■ Records supplied
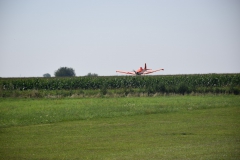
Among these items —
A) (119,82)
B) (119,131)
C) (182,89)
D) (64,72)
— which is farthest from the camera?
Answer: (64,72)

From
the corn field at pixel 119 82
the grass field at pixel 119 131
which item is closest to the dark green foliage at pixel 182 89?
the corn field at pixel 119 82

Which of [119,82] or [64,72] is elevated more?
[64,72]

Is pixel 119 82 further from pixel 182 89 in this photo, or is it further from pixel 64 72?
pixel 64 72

---

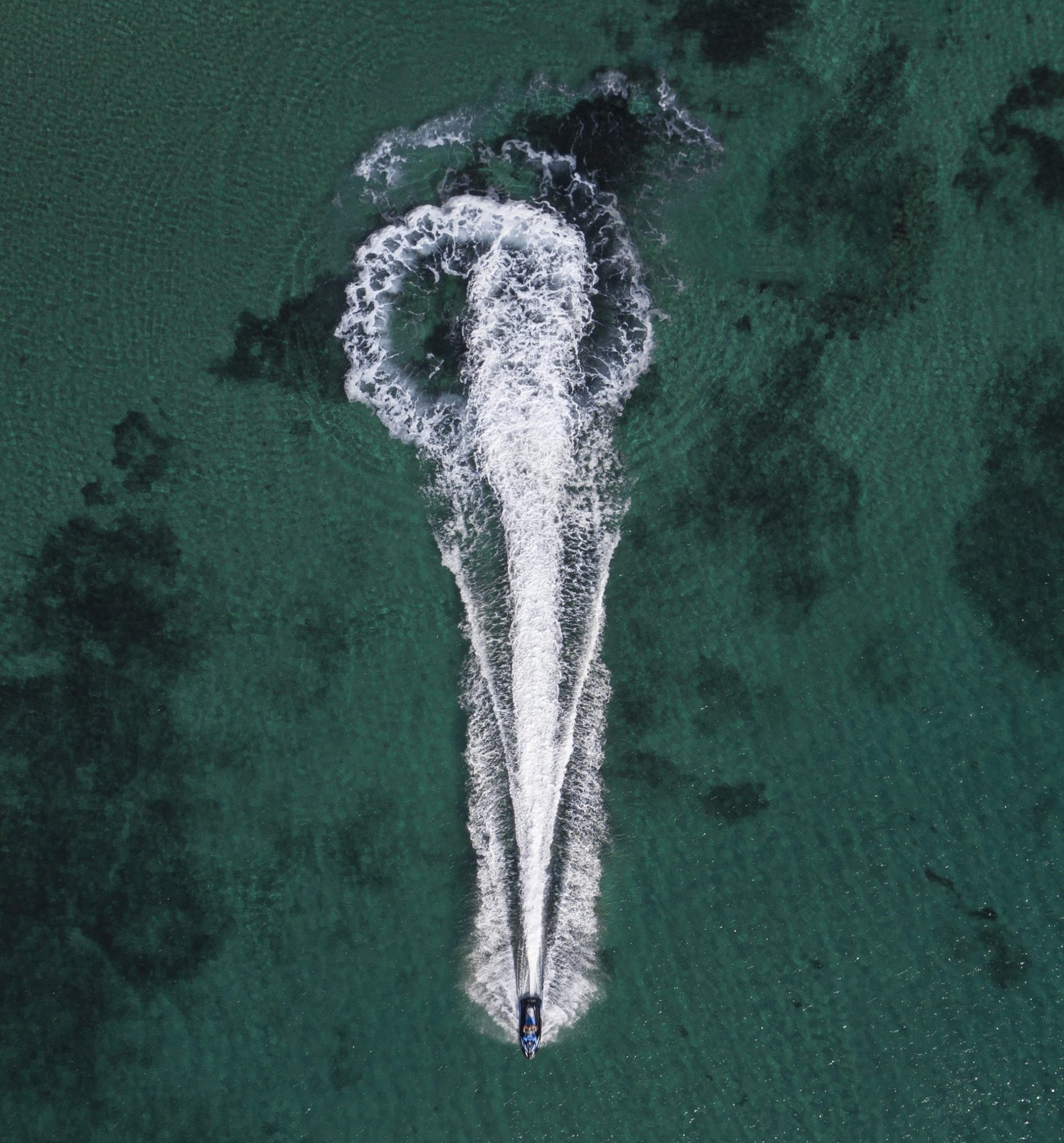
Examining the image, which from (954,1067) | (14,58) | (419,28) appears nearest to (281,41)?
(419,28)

■ Problem description
Return every line of the entries above that contains the string "pixel".

■ The completed task
the corn field at pixel 119 82
the grass field at pixel 119 131
which item is closest to the dark green foliage at pixel 182 89?
the corn field at pixel 119 82
Is pixel 119 82 further from pixel 182 89 in this photo, or is it further from pixel 64 72?
pixel 64 72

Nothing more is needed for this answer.